--- Reading text Enclosed Below ---
# Quail eggs



## Startingover (Apr 18, 2012)

Just noticed these in a grocery store. What would people use these for? I Don’t think of this area as having gourmet cooks.


----------



## Bud9051 (Nov 11, 2015)

Interesting. Can't judge the size but looks like maybe 6 would be need for my 3 egg omelets.
How about duck or goose eggs, they sell any of those?

Bud


----------



## wooleybooger (Feb 23, 2019)

Fresh quail?


----------



## Startingover (Apr 18, 2012)

Daughter, obsessed with the Great British baking show said she has seen them put a quail egg on top of quiche or on top of a muffin.

I know this doesn’t make sense but I would feel guilty eating a little quail egg. Kind of how I’d feel if I put like robin egg on top of a muffin. 😞


----------



## John Smith_inFL (Jun 15, 2018)

my wife and I have had quail off and on for the past 6 years.
the eggs are too small for me to mess with - I just don't have the patience.
this last batch we started off with 14 babies and they start laying around 4-6 weeks.
the males quickly end up in the freezer when they are big enough to harvest.
my wife prepares quail eggs several ways, none of which I have a hankering for.
to me, they taste the same as chicken eggs - so why bother.
sometimes I will put the boiled eggs on a salad just for the looks of presentation.


















*I like the high-sided plates to keep my Ranch Dressing from running off onto the table.

.*


----------



## Knucklez (Oct 21, 2007)

we feed our dogs Quail eggs and they freak'n love it. shell and all.


----------



## J. V. (Jun 1, 2007)

Quail eggs are for presentation. Its secondary that they are edible.


----------



## Old Thomas (Nov 28, 2019)

Why did I think of Dan Quayle? As I recall he laid plenty of eggs.


----------



## Startingover (Apr 18, 2012)

Old Thomas said:


> Why did I think of Dan Quayle? As I recall he laid plenty of eggs.


Now I have to look up Dan Quayle and see what he’s been up to lately. I don’t even know if hes still alive. Ha. I remember the “potatoE” episode.


----------



## Old Thomas (Nov 28, 2019)

Yeah Dan had many memorable moments.


----------
--- End of Enclosed Reading text ---
--- Collected data Enclosed Below ---
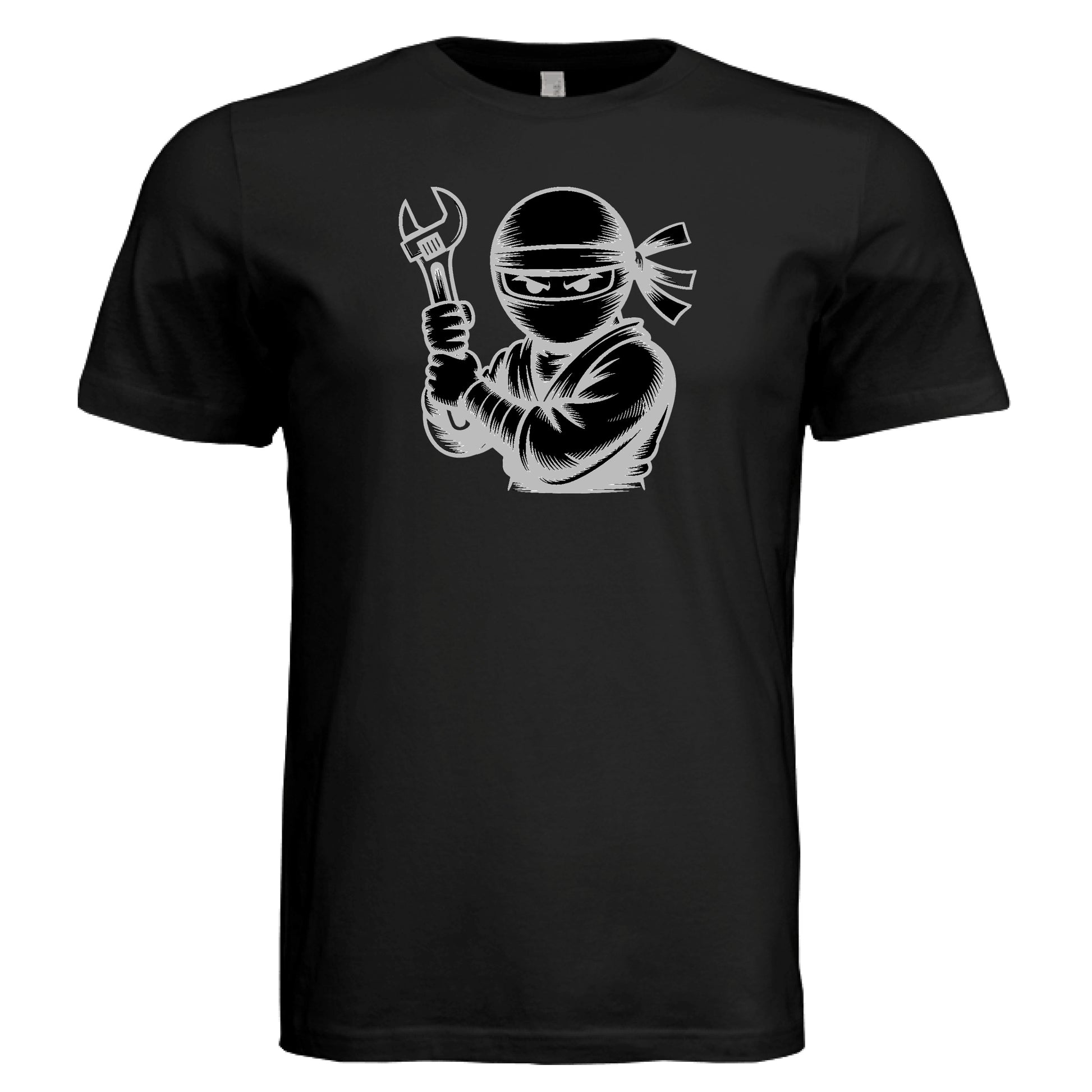 VINTAGE BLACK - FRONT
--- End of Enclosed Collected data ---
- _Work request_:
Could you transcribe the whole forum thread on quail eggs above, word for word from its title to its last post?

- _Answer box_:
# Quail eggs



## Startingover (Apr 18, 2012)

Just noticed these in a grocery store. What would people use these for? I Don’t think of this area as having gourmet cooks.


----------



## Bud9051 (Nov 11, 2015)

Interesting. Can't judge the size but looks like maybe 6 would be need for my 3 egg omelets.
How about duck or goose eggs, they sell any of those?

Bud


----------



## wooleybooger (Feb 23, 2019)

Fresh quail?


----------



## Startingover (Apr 18, 2012)

Daughter, obsessed with the Great British baking show said she has seen them put a quail egg on top of quiche or on top of a muffin.

I know this doesn’t make sense but I would feel guilty eating a little quail egg. Kind of how I’d feel if I put like robin egg on top of a muffin. 😞


----------



## John Smith_inFL (Jun 15, 2018)

my wife and I have had quail off and on for the past 6 years.
the eggs are too small for me to mess with - I just don't have the patience.
this last batch we started off with 14 babies and they start laying around 4-6 weeks.
the males quickly end up in the freezer when they are big enough to harvest.
my wife prepares quail eggs several ways, none of which I have a hankering for.
to me, they taste the same as chicken eggs - so why bother.
sometimes I will put the boiled eggs on a salad just for the looks of presentation.


















*I like the high-sided plates to keep my Ranch Dressing from running off onto the table.

.*


----------



## Knucklez (Oct 21, 2007)

we feed our dogs Quail eggs and they freak'n love it. shell and all.


----------



## J. V. (Jun 1, 2007)

Quail eggs are for presentation. Its secondary that they are edible.


----------



## Old Thomas (Nov 28, 2019)

Why did I think of Dan Quayle? As I recall he laid plenty of eggs.


----------



## Startingover (Apr 18, 2012)

Old Thomas said:


> Why did I think of Dan Quayle? As I recall he laid plenty of eggs.


Now I have to look up Dan Quayle and see what he’s been up to lately. I don’t even know if hes still alive. Ha. I remember the “potatoE” episode.


----------



## Old Thomas (Nov 28, 2019)

Yeah Dan had many memorable moments.


----------